Main Body:
The aggregation of large datasets from museum records and community science provides a valuable resource for macroscale ecological analyses. However, such data include spatiotemporal and taxonomic biases that must be addressed (Troudet et al. 2017; Ries et al. 2019). Given these biases, proper data curation and appropriate modelling strategies are necessary to ensure valid inferences.
Fric et al. 2020 used occurrence data for 100 species aggregated in the Global Biodiversity Information Facility (GBIF) in temperate regions of North America and Europe to track phenology across latitudes. Estimating phenology metrics and trends from large occurrence datasets is possible, but requires sufficient data density and appropriate statistical methods (Taylor and Guralnick 2017). The data from this study were frequently too sparse and insufficiently curated to estimate phenological patterns across latitudes. Further, using regression of residuals resulted in spurious patterns; after correcting for altitude and year, onset and termination phenology appeared the same at low and high latitudes for most species, contrary to previous findings (Karlsson 2014, Matechou et al. 2014). We show that applying appropriate data curation and methods, most species demonstrated later onset and shorter flight periods at higher latitudes.
Many species analyzed (in 105 datasets separated by continent) in Fric et al. (2020) had insufficient data for independent analysis. Data were analyzed with as few as 15 occurrence records across >20 degrees latitude and >100 years. Phenological “onset” and “termination” of flight periods were extracted simply as the first and last day-of-year (DOY) values within latitudinal bands, pooled across all years and altitudes. Pooling data increased spatiotemporal bias, lowered the resulting power to detect patterns, and resulted in only one observation date being used as both “onset” and “termination” of flight periods (resulting in one-day flight periods and “peak flight”) in an average of 20% of latitudinal bands per species (Figure 1).
Fric et al.’s data curation was inadequate regarding spatial precision and outlier detection. Altitudes were extracted using imprecise GIS coordinates, sometimes representing sea floor or vague place names (eg, ”Mt Shasta”) and skewed left, giving high altitude observations outsized leverage in regressions. Temporal outliers were problematic; one species’ onset at 68° N was in January, when the next occurrence across all latitudes was in June. No sources were cited for species traits, and we found evidence documenting additional generations in portions of their range for 22 species identified as obligate univoltine (Supplemental Table 1).
Finally, the analytical approach in Fric et al. (2020) produced biased results. Beyond regressing individual species’ phenometrics against latitude, altitude, and year separately, regression of residuals was used for corrected regressions. This resulted in biased parameter estimates due to collinearity among explanatory variables and reduced statistical significance (Freckleton 2002). Results suggested most species’ onset (67 datasets) and termination (71 datasets) were similar across latitudes (Figure 2). These results were surprising, considering well-documented delayed and/or shortened flight periods at high latitudes (Karlsson 2014).

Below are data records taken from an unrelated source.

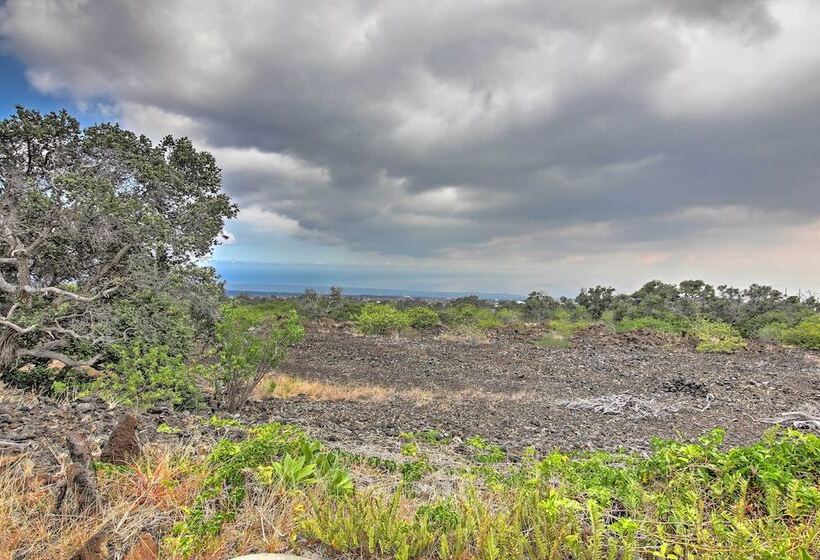 Ocean View Bungalow W/ Lanai: 13 Mi To South Point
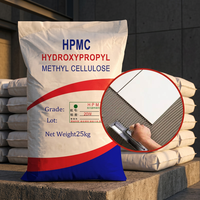 HPMC al por Mayor, Agente Auxiliar Químico, Materia Prima de Alta Pureza, Polvo Adhesivo de Grado de Construcción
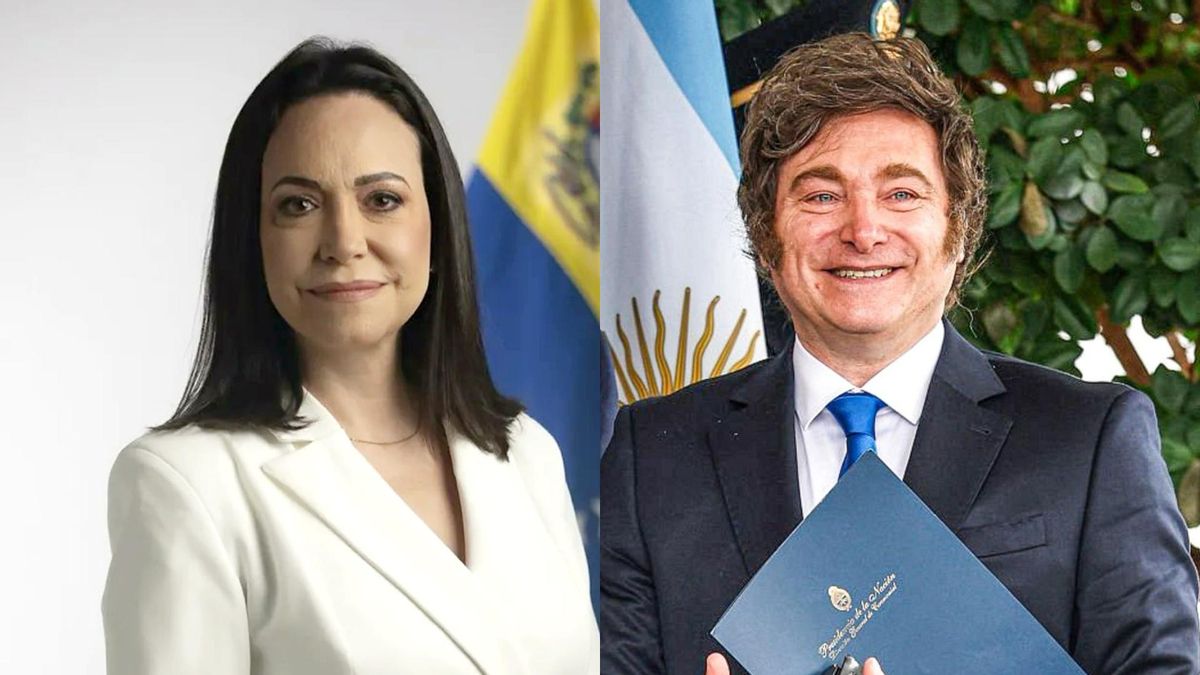 Milei viajó a Noruega para asistir a la entrega del Nobel de la Paz a María Corina Machado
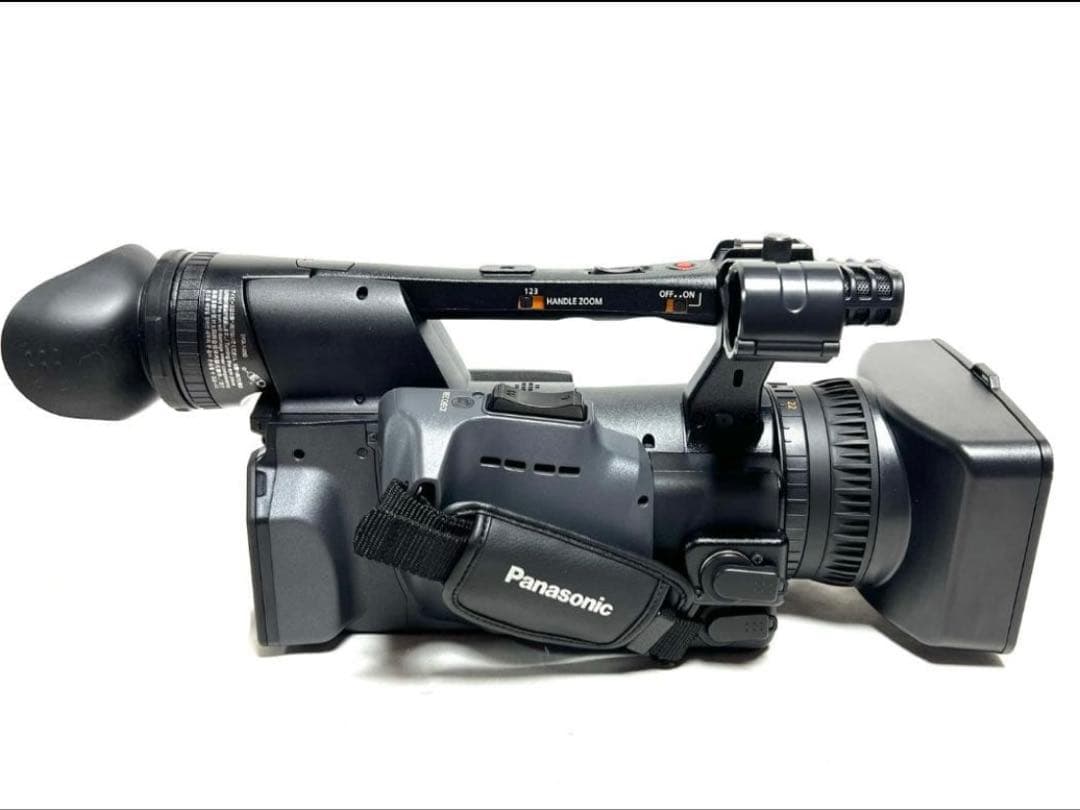 ビデオカメラ Panasonic AG-HMC155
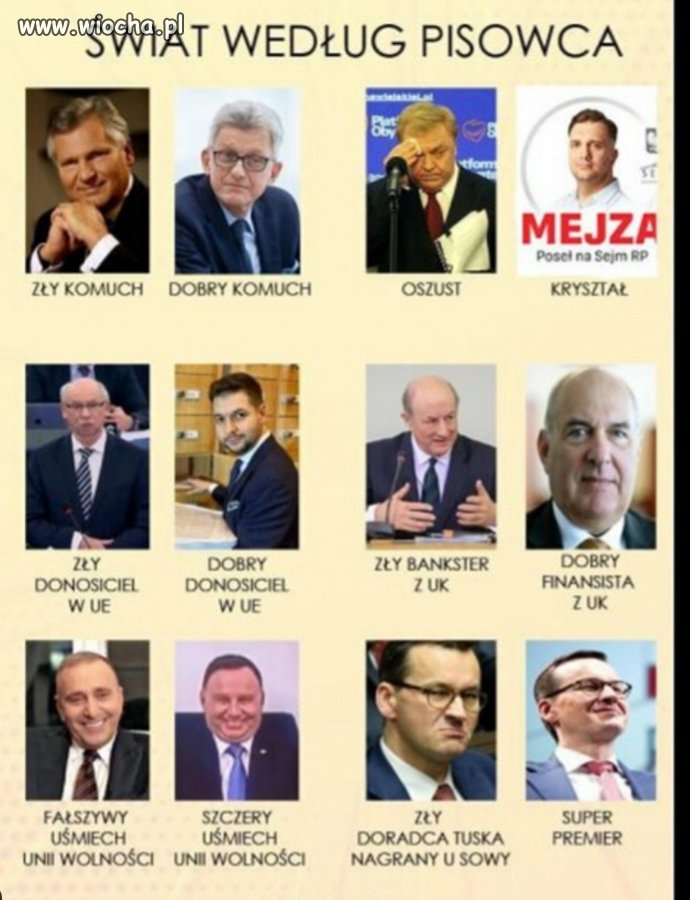 Tak to tu zostawię 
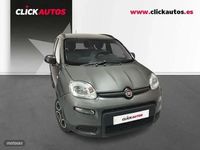 Usado Fiat Panda City Life 70 CV (51 kW) 2022 Gris Berlina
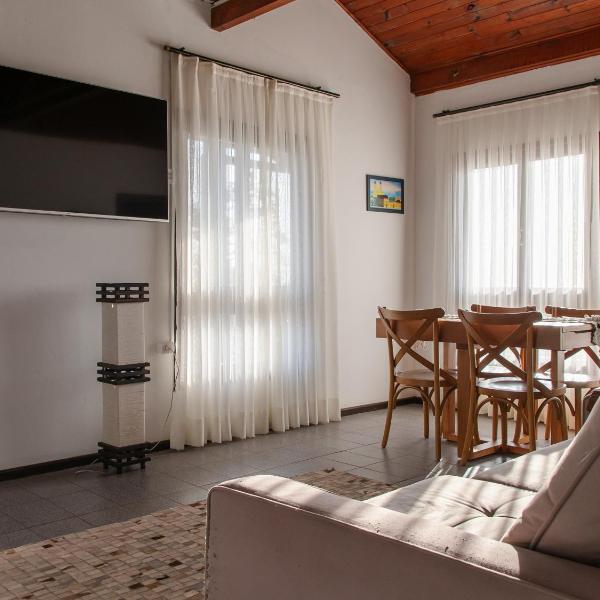 Piso superior:casa aconchegante à beira mar XS7441 - Foto 5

We sought to validate those results with a more robust analysis, applying stricter data standards and curation. For 72 species (76 datasets) we confirmed as univoltine, we filtered data for altitude (0-500m) and timing (March-November). We calculated phenometrics for year-latitude combinations with at least 10 observations. Only 22 datasets, all European, met these requirements in at least three latitudinal bands (Supplemental Table 1). For these, onset and termination were estimated from a Weibull distribution using R package phest (Pearse 2017) and bounded by days (60,330). To estimate unbiased parameters, we modeled each species phenometric using multiple regression (DOY ~ latitude + year) using R version 3.6.2 (R Core Team 2019). We compared our results to those from Fric et al. Supplemental Table 2.
We were unable to validate most patterns reported in the original study. Our results varied substantially in both onset and termination across species (Figure 2). In contrast to Fric et al. (2020), we found significantly later and/or shorter flight periods at higher latitudes for most species. These new results were consistent with the latitudinal gradient in climate and growing season length (Kobayashi et al. 2016). This evidence of inaccurate phenological patterns also discredits Fric et al.’s downstream trait analyses.
Despite this critique, we recognize that occurrence data have great potential to address many ecological questions. New aggregations of large datasets provide valuable inputs for macroscale ecological research, and the sheer amount of data accumulated across time and space may provide statistical power. However, “with great power must come great responsibility” (Lee 1962); robust scientific inference requires careful data curation and robust analytical models. Other phenology metrics are less confounded by abundance and effort (Belitz et al. 2020); integrated community models with random species effects or informed priors better suit community phenological analyses (Ellwood et al. 2012). We enthusiastically support continued digitization and use of collection data in ecological analysis, but urge researchers to exercise caution when using these data.